At the moment, EMD investments amount to €500m. All of BVK’s EMD investments are undertaken by external managers via fund shares; it does not invest in EMD via segregated accounts because of the better handling and implementation of local currency bonds via funds. Three EMD managers are currently responsible for the portfolio but we are in the process of adding one or two additional ones because we want to invest another €200m in the coming months.

For us it is important that our EMD managers are not restricted when it comes to the selection of countries in their portfolio. Instead they should have the flexibility to be able to take advantage of opportunities in hard currency, local currency and corporate credit.
The manager should also have an absolute return approach and be flexible enough with regard to duration and instruments to be able to ask himself whether it is better to buy the currency directly or to invest in external debt or more specifically local debt. The EMD funds also have to have a UCITS III structure to enable us to invest in them.

In the manager selection process we partially work together with a consultant. However, the due diligence of managers as well as onsite visits are undertaken by BVK internally.
Our calculation figures for the strategic asset allocation are at 6% return at 10% volatility for EMD. So far we have been really pleased with the performance. As of today the fiscal position of emerging market government bonds looks on average a lot better than the one of industrialised nations. This means investors ought to take a good look at them individually and weight them much higher in their strategic asset allocation.

The only restriction the regulator imposes on German pension funds in terms of EMD is that they are not allowed to invest more than 3% in emerging market bonds graded below B-.

Erik Christiansen
Head of investment strategy

• Assets: €8.7bn
• Mandatory pension fund for France’s 4.6m civil servants
• DC
• Date established: January 2005
• Solvency ratio/funding level: 117% (Dec 2009)
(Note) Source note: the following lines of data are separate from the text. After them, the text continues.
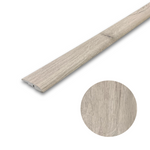 Reducer Timber Lake CC012 8-ft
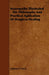 Neuropathy Illustrated - The Philosophy And Practical Apllication Of Drugless Healing by Andrew P. Davis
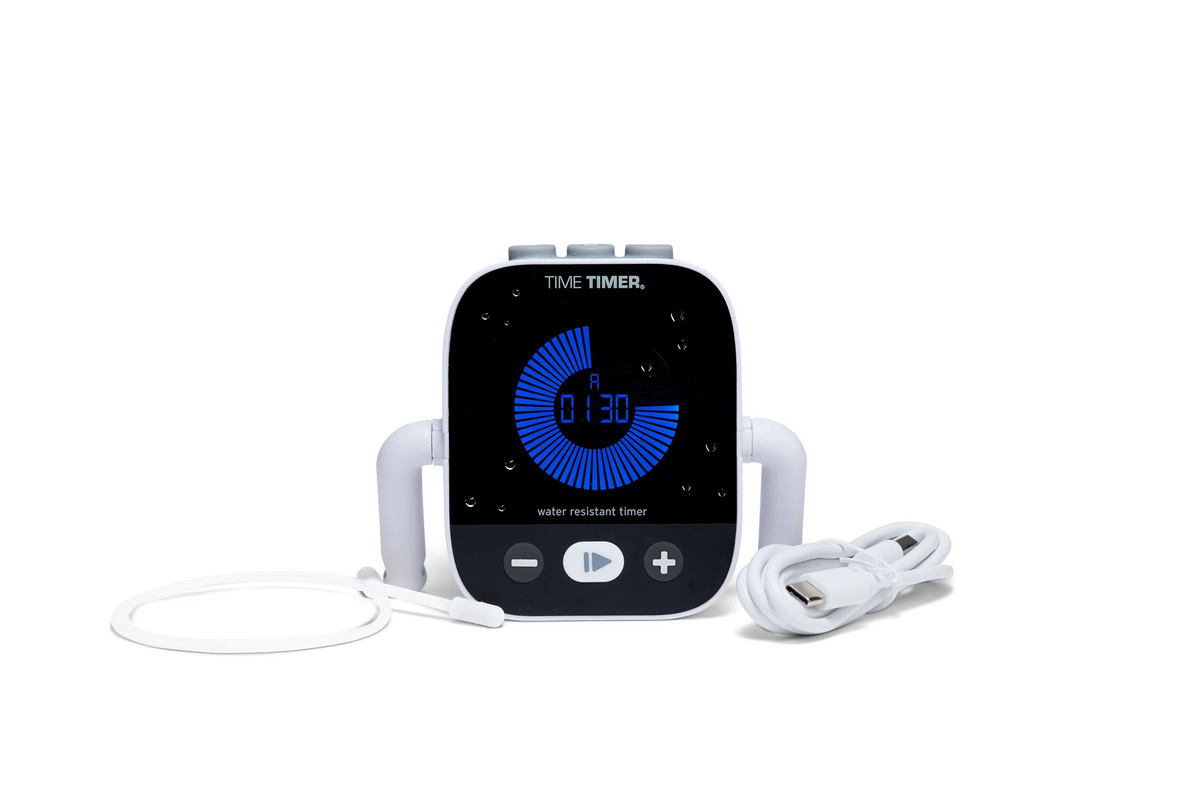 TIME_TIMER_ELEMENT_6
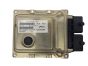 Motorsteuerung Fiat 52045264 9GF.TE Magneti Marelli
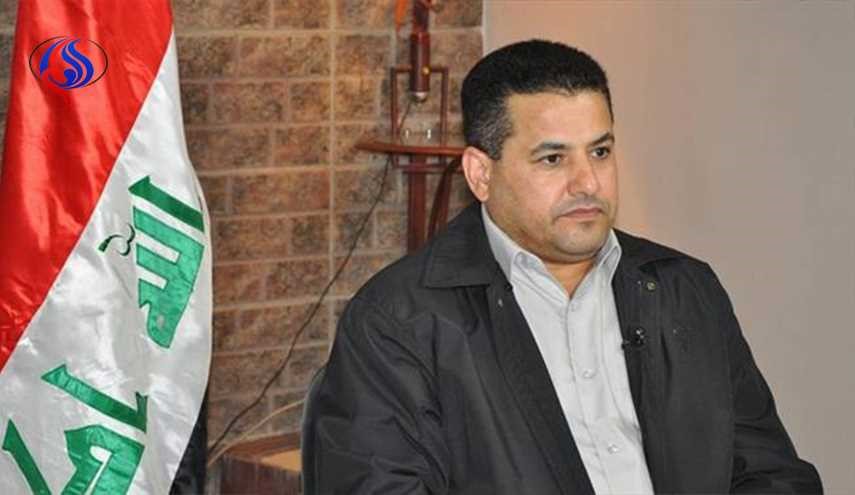 گفت‌وگوی امنیتی وزیر کشور عراق بامقامات عربستان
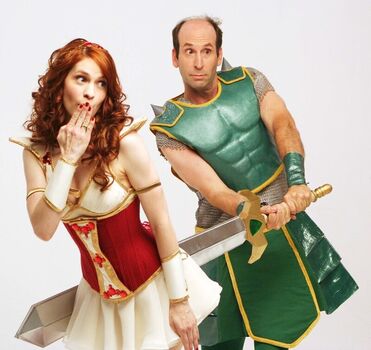 Full leaked Felicia day private onlyfans photo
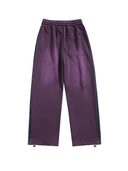 Washed - Out Sweatpants - Marcus Rhode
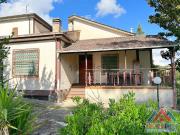 Villetta indipendente in vendita di 129 m² in Via...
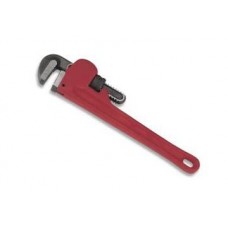 12" Mỏ lết răng Crossman 95-712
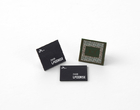 SK하이닉스, 24GB 패키지 ‘LPDDR5X’ 양산 돌입
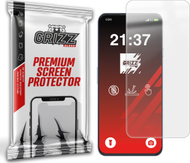 Folie mbrojtëse Cubot P80, anti-fingerprint, mat, transparente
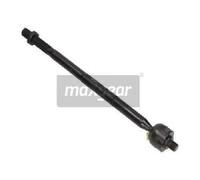 Original MAXGEAR Giunto Assiale Barra Di Sterzo 69-0288 Per Ford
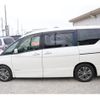 nissan serena 2016 quick_quick_DAA-GC27_GC27-005542 image 8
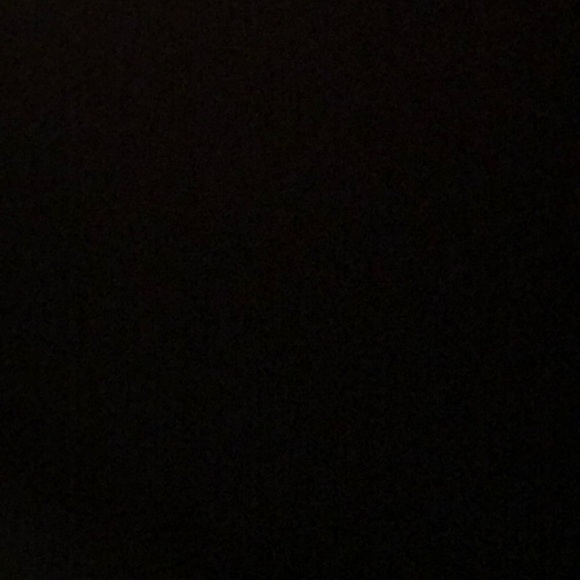 Meet your Posher, Jason - Picture 1 of 1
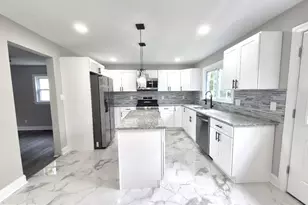 116 W Park Ave, Lindenwold, NJ 08021 - Photo 5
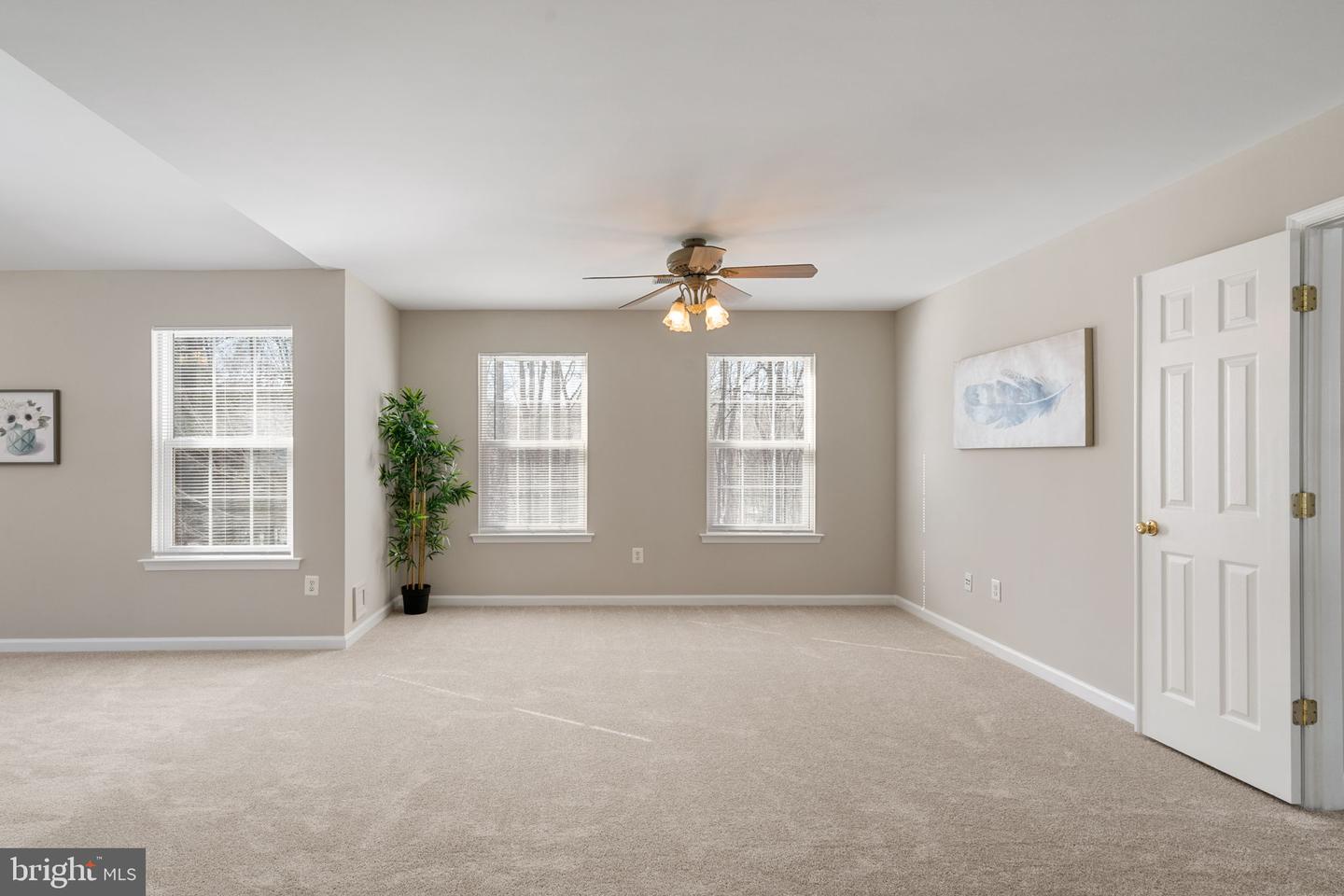 14980 GRASSY KNOLL CT, WOODBRIDGE, Virginia 22193, 5 Bedrooms Bedrooms, ,3 BathroomsBathrooms,Residential,For sale,14980 GRASSY KNOLL CT,VAPW2111316 MLS # VAPW2111316 14980 GRASSY KNOLL CT, WOODBRIDGE, Virginia 22193, 5 Bedrooms Bedrooms, ,3 BathroomsBathrooms,Residential,For sale,14980 GRASSY KNOLL CT,VAPW2111316 MLS # VAPW2111316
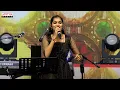 Download Lagu Dabidi Dibidi Song Performance | Daaku Maharaaj Grand Success Meet | NBK, Pragya Jaiswal | Bobby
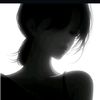 kilala_luv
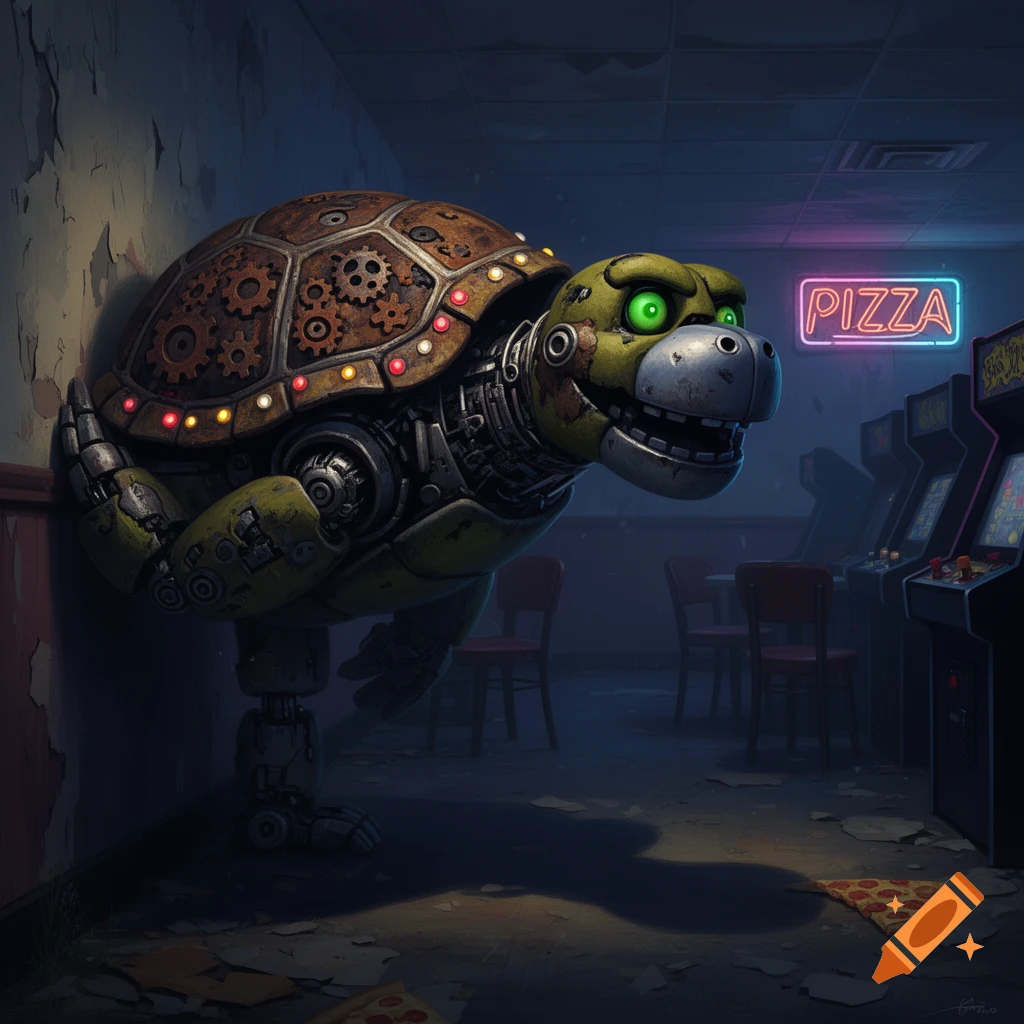 Video Games imagens criadas no Craiyon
Investments in EMD are restricted by ERAFP’s regulation, which only allows direct investments in OECD countries. So any additional EMD exposure would have to be undertaken through funds. But the amount would be quite limited because we are required to have at least 90% of our portfolio in euro denominated assets and are not allowed to hedge currency risks.

Our current asset allocation consists of 85% fixed income - 75% sovereign bonds and 10% non-sovereign bonds such as municipal, supranational and corporate bonds - and a little over 15% equities.

We do not have any plans to invest in EMD because the fund is still very young and the diversification process has only just started. We aim to add one or two new asset classes to the portfolio each year so we are likely to include it in the future.

We have already looked at the possibility of buying some direct central and eastern European countries’ (CEE) debt. Polish bonds look attractive to us, while the Baltic countries also are of interest. However, our plans to invest in these countries depend on the socially responsible investment (SRI) scores of these countries, some of which are not sufficient enough for our responsible investment framework today. But this may change with time.

Our SRI framework also excludes bonds issued by states with the death penalty, which limits the number of emerging markets we could invest in.

We look at the positive dynamics of a particular country, in other words if it had a bad starting point but is developing positively with regard to social, environmental and governance issues we may invest.

We do engage with some bond issuers. However, these tend to be local authorities because when it comes to municipal bonds we are a relatively big local establishment investor and hence have more influence on them than on companies. We have yet to engage with states or governments.

Other French funds are probably similar to us in that they invest mainly in euro denominated or OECD bonds for legislative reasons or because of a reluctance to hedge the currency risk.

As of today we buy only euro denominated bonds and despite the European debt crisis have held onto our southern European bonds, particularly in Italy. Some of the issuers are not in the euro-zone but still issue euro denominated bonds. We, for example, hold a little bit of Hungarian debt, which is denominated in euro.